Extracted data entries
* Begin *
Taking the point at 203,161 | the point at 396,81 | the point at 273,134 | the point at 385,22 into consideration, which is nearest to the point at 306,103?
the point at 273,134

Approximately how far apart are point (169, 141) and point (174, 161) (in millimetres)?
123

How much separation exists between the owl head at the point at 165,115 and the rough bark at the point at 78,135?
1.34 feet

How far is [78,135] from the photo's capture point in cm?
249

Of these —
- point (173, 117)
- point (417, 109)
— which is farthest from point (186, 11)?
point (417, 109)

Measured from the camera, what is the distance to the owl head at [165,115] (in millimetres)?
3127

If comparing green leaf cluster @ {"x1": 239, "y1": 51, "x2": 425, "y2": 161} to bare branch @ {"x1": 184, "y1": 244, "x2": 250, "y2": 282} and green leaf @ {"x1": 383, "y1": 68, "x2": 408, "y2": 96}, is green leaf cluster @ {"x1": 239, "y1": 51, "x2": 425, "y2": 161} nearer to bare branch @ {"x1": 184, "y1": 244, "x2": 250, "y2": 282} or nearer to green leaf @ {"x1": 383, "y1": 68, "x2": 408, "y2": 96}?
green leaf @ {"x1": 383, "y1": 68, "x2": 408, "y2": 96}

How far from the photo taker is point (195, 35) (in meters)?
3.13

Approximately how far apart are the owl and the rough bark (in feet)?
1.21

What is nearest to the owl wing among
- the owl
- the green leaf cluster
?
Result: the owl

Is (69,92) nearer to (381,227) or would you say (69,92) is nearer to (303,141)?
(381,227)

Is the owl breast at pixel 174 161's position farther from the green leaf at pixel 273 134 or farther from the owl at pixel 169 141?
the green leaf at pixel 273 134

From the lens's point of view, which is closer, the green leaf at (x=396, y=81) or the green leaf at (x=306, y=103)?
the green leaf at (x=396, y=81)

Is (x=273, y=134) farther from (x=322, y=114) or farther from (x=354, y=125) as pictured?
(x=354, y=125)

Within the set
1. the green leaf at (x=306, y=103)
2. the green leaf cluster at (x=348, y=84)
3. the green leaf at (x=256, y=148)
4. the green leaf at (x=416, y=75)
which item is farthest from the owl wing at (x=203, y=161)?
* End *
The exercise
Format every one of the records above as a JSON array of strings, with one string per line and blank lines omitted.

Full output
[
  "Taking the point at 203,161 | the point at 396,81 | the point at 273,134 | the point at 385,22 into consideration, which is nearest to the point at 306,103?",
  "the point at 273,134",
  "Approximately how far apart are point (169, 141) and point (174, 161) (in millimetres)?",
  "123",
  "How much separation exists between the owl head at the point at 165,115 and the rough bark at the point at 78,135?",
  "1.34 feet",
  "How far is [78,135] from the photo's capture point in cm?",
  "249",
  "Of these —",
  "- point (173, 117)",
  "- point (417, 109)",
  "— which is farthest from point (186, 11)?",
  "point (417, 109)",
  "Measured from the camera, what is the distance to the owl head at [165,115] (in millimetres)?",
  "3127",
  "If comparing green leaf cluster @ {\"x1\": 239, \"y1\": 51, \"x2\": 425, \"y2\": 161} to bare branch @ {\"x1\": 184, \"y1\": 244, \"x2\": 250, \"y2\": 282} and green leaf @ {\"x1\": 383, \"y1\": 68, \"x2\": 408, \"y2\": 96}, is green leaf cluster @ {\"x1\": 239, \"y1\": 51, \"x2\": 425, \"y2\": 161} nearer to bare branch @ {\"x1\": 184, \"y1\": 244, \"x2\": 250, \"y2\": 282} or nearer to green leaf @ {\"x1\": 383, \"y1\": 68, \"x2\": 408, \"y2\": 96}?",
  "green leaf @ {\"x1\": 383, \"y1\": 68, \"x2\": 408, \"y2\": 96}",
  "How far from the photo taker is point (195, 35) (in meters)?",
  "3.13",
  "Approximately how far apart are the owl and the rough bark (in feet)?",
  "1.21",
  "What is nearest to the owl wing among",
  "- the owl",
  "- the green leaf cluster",
  "?",
  "Result: the owl",
  "Is (69,92) nearer to (381,227) or would you say (69,92) is nearer to (303,141)?",
  "(381,227)",
  "Is the owl breast at pixel 174 161's position farther from the green leaf at pixel 273 134 or farther from the owl at pixel 169 141?",
  "the green leaf at pixel 273 134",
  "From the lens's point of view, which is closer, the green leaf at (x=396, y=81) or the green leaf at (x=306, y=103)?",
  "the green leaf at (x=396, y=81)",
  "Is (x=273, y=134) farther from (x=322, y=114) or farther from (x=354, y=125) as pictured?",
  "(x=354, y=125)",
  "Within the set",
  "1. the green leaf at (x=306, y=103)",
  "2. the green leaf cluster at (x=348, y=84)",
  "3. the green leaf at (x=256, y=148)",
  "4. the green leaf at (x=416, y=75)",
  "which item is farthest from the owl wing at (x=203, y=161)?"
]